Deterministically selected rare taxa drive changes in community composition in drinking water biological activated carbon filters

Background Biofiltration offers a sustainable, low-energy solution for drinking water treatment but suffers from inconsistent performance due to complex microbial dynamics. Current studies lack insight into early biofilter microbial community assembly. Here we perform a high-resolution spatial and temporal investigation of biomass accumulation and community development within biological activated carbon (BAC) filters over the first six months of operation. Results We found that initial biomass accumulation is not linear, instead characterised by periods of growth and decay.
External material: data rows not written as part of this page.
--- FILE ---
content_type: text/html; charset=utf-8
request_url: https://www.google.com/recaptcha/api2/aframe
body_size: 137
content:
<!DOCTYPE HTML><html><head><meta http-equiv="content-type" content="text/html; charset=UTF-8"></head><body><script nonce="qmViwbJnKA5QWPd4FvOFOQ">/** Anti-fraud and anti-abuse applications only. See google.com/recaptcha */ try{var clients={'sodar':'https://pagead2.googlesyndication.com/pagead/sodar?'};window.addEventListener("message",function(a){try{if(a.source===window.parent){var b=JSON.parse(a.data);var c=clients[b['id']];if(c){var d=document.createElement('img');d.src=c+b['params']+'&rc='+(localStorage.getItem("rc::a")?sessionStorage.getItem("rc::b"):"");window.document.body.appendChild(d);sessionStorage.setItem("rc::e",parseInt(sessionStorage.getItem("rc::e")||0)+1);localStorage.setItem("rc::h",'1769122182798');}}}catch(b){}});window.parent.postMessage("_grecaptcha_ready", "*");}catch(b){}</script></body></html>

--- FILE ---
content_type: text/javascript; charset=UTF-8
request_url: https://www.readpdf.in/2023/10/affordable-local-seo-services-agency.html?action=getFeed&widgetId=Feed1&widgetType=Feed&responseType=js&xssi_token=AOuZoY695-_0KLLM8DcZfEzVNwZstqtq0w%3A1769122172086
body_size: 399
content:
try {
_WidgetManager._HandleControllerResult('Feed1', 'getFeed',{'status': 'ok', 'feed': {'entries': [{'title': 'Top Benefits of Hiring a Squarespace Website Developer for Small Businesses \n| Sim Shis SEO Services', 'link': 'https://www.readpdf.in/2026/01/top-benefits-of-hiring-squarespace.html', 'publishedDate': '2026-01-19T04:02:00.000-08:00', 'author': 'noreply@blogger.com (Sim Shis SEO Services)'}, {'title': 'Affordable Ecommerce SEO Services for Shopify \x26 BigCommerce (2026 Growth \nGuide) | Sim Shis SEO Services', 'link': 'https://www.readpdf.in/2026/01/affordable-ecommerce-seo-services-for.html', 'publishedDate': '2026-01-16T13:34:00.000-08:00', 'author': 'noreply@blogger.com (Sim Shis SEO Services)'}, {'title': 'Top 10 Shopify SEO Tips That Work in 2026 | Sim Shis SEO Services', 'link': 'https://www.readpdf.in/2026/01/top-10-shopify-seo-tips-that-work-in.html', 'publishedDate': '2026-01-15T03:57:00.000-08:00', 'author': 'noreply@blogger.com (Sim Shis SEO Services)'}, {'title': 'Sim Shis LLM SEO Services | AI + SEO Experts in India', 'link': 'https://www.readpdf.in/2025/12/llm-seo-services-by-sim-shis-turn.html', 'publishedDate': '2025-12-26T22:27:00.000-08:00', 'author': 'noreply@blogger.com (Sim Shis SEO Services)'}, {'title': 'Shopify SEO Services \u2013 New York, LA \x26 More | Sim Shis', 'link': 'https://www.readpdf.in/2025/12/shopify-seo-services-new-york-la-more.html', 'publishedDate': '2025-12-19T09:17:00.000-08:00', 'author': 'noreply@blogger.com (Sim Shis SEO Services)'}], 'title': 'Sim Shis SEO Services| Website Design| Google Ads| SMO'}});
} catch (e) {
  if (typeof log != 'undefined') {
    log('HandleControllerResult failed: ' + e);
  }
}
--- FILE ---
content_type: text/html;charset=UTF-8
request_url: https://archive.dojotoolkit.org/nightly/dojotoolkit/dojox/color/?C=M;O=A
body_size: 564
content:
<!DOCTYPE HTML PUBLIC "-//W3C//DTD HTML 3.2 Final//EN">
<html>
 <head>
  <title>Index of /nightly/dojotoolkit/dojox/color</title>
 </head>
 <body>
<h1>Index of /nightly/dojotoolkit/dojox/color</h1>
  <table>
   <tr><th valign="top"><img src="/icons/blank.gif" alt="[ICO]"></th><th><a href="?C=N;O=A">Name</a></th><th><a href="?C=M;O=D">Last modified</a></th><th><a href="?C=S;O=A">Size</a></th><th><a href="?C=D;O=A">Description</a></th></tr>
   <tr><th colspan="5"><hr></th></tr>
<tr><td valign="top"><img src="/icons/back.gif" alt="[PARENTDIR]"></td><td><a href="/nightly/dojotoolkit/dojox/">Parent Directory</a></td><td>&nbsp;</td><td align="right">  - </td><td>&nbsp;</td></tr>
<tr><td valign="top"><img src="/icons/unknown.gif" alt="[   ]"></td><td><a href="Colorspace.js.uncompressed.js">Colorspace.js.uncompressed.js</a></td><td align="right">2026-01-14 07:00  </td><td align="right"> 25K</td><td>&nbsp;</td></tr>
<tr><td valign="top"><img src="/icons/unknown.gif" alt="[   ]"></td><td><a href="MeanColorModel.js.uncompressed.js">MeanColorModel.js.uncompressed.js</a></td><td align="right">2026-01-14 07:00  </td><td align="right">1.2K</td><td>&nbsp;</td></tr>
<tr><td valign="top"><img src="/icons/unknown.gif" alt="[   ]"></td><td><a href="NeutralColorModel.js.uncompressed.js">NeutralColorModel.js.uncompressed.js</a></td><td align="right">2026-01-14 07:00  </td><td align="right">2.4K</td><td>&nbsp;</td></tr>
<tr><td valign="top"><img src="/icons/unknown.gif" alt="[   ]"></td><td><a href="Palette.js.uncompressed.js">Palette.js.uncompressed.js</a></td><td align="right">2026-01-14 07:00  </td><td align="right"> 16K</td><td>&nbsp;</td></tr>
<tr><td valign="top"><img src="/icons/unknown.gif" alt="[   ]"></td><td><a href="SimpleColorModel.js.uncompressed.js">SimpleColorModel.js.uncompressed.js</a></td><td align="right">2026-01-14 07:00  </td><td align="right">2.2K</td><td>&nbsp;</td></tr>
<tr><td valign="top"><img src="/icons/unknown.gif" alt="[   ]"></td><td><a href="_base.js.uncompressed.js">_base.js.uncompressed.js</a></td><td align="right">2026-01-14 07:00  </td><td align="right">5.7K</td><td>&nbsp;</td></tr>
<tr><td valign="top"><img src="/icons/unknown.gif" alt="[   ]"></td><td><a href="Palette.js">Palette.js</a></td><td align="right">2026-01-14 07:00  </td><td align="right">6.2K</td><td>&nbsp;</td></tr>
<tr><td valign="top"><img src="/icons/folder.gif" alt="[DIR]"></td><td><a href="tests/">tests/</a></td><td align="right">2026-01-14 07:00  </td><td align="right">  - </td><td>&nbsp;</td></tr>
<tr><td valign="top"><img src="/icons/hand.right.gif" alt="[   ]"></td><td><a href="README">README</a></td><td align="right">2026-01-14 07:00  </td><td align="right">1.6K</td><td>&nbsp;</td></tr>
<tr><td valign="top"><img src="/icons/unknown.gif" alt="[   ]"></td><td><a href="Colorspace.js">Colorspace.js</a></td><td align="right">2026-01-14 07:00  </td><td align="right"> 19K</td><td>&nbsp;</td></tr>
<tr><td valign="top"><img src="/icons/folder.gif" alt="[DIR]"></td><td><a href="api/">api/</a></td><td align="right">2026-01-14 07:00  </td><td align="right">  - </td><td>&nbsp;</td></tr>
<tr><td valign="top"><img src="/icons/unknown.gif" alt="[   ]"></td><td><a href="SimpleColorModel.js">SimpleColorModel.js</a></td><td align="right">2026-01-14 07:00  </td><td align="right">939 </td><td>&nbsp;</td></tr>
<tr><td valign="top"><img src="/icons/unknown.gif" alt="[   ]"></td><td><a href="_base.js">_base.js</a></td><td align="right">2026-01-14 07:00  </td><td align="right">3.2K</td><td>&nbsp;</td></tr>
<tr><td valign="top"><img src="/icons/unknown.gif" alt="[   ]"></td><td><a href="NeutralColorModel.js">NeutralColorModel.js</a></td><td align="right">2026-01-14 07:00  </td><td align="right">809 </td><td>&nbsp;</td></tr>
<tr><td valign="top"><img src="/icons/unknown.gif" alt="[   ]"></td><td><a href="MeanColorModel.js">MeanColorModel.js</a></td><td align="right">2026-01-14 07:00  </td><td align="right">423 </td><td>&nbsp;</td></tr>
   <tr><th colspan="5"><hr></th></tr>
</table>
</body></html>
Mass balance identified an estimated + 6.54x10 ⁸ new cells daily during the growth phase (days 34 to 62), falling to a loss of 1.69x10 ⁹ by the decay phase (days 83–162). There was no significant increase in richness until the decay phase (ANOVA p-values > 0.05 between days 34, 62 and 83). Significant stratification (ANOVA p-values < 0.05) was observed with bed depth with 79% (± SD2.7%) of biomass found in the top 15cm of the filter bed, the bottom section (90cm) had 36.5-fold lower biomass. An abundant community of 20 primary colonisers made up to between 20 ± SD8% and 80 ± SD5% of the total community and persisted over time. This community increased in absolute number during the growth phase (140% increase) however remained stable after this. Conversely rarer taxa were found to continue to increase into the decay phase (131% between days 62–162). Core community analysis and neutral modelling of the seeding influent water and the biofilter found that the abundant taxa stochastically assembled early from the water, while the rarer taxa driving changes in diversity, were selected by deterministic factors within the filter bed with 38% advantaged by the filter environment, compared to only 20% of the persistent abundant community. Conclusion This study demonstrates that biofilter microbial communities undergo dynamic changes, with abundant early colonizers persisting steadily while rare taxa drive fluctuations in biomass through phases of growth and decay. Understanding these microbial dynamics and ecological interactions can inform engineering strategies to optimize biofilter performance, enhancing water treatment efficiency by targeting key microbial groups throughout filter maturation.